- Activity: Extract the text of every record below, copying each line character for character and leaving out the pictures.

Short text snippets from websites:
= = =

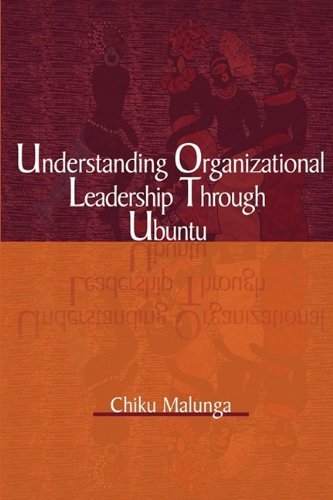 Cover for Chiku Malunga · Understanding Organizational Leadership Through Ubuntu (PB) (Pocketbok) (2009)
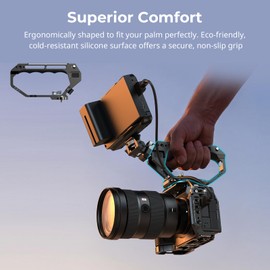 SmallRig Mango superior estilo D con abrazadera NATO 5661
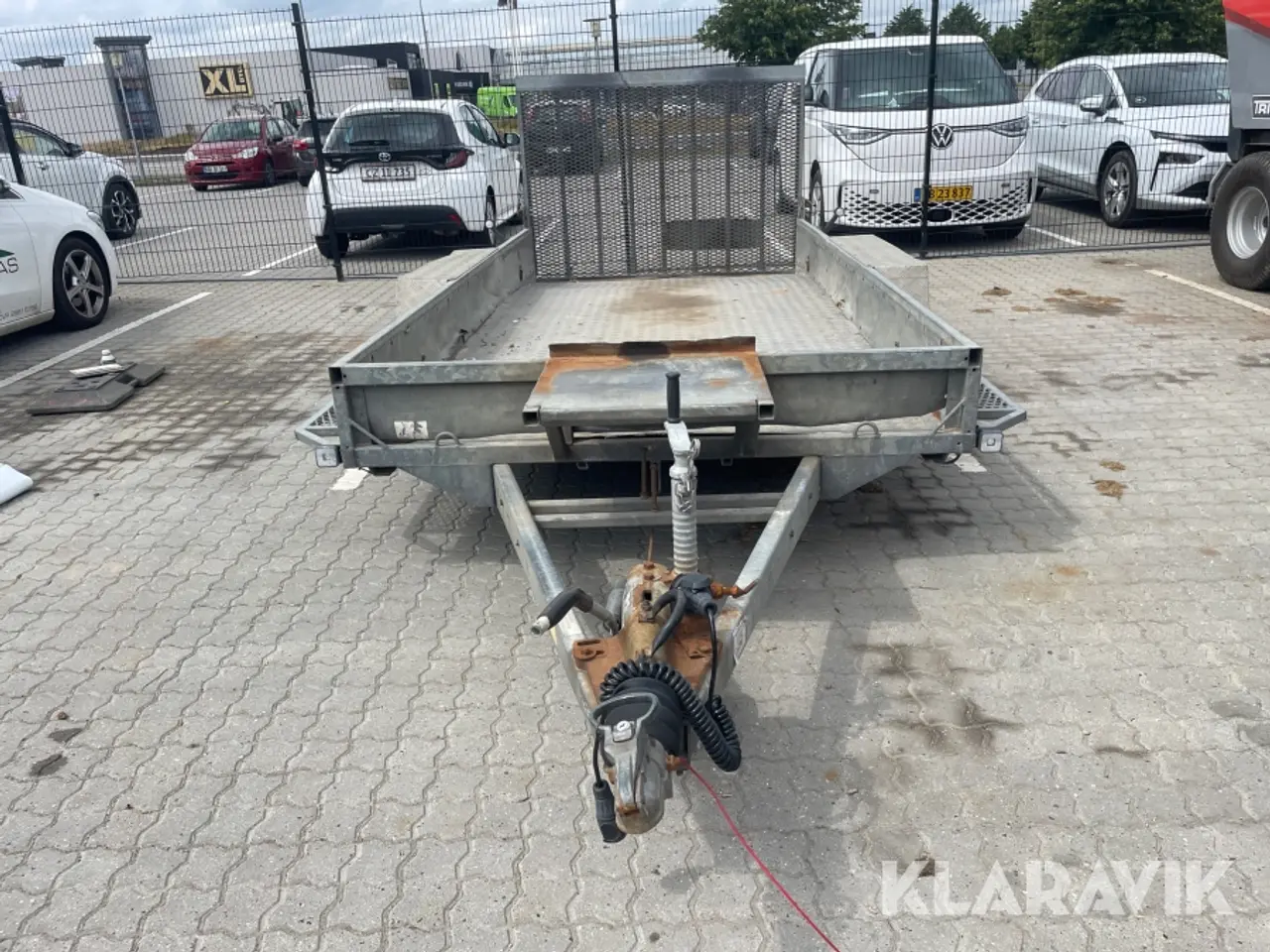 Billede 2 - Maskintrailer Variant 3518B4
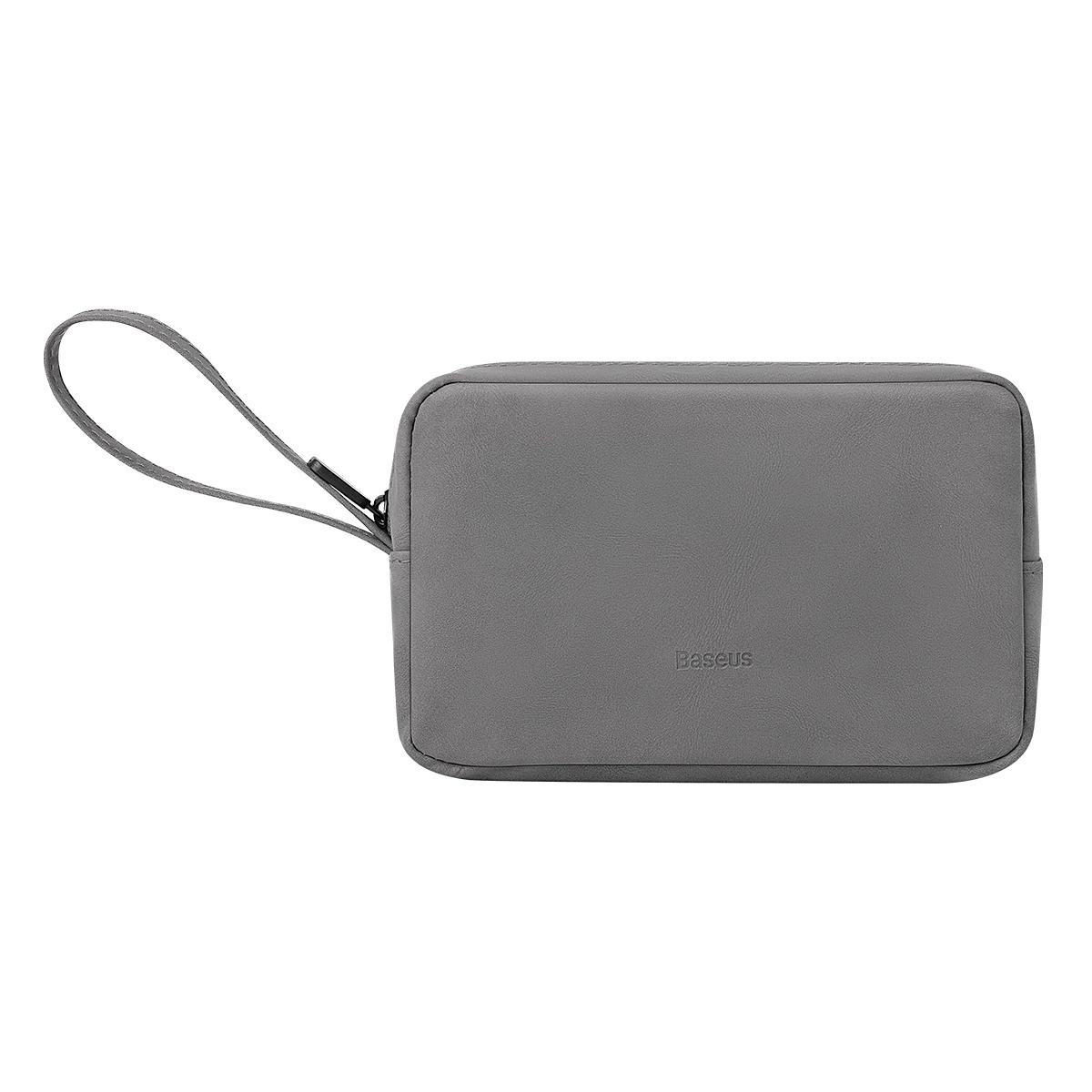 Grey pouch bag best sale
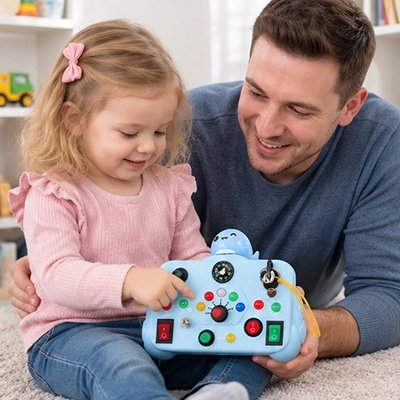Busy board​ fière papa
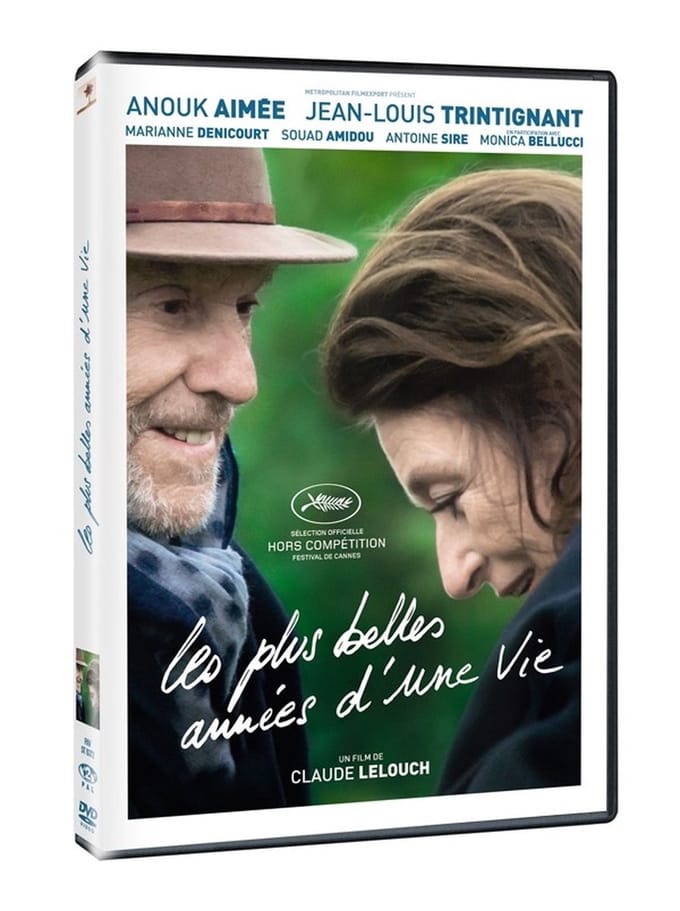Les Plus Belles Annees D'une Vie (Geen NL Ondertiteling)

= = =

- Finished task:
 Cover for Chiku Malunga · Understanding Organizational Leadership Through Ubuntu (PB) (Pocketbok) (2009)
 SmallRig Mango superior estilo D con abrazadera NATO 5661
 Billede 2 - Maskintrailer Variant 3518B4
 Grey pouch bag best sale
Busy board​ fière papa
Les Plus Belles Annees D'une Vie (Geen NL Ondertiteling)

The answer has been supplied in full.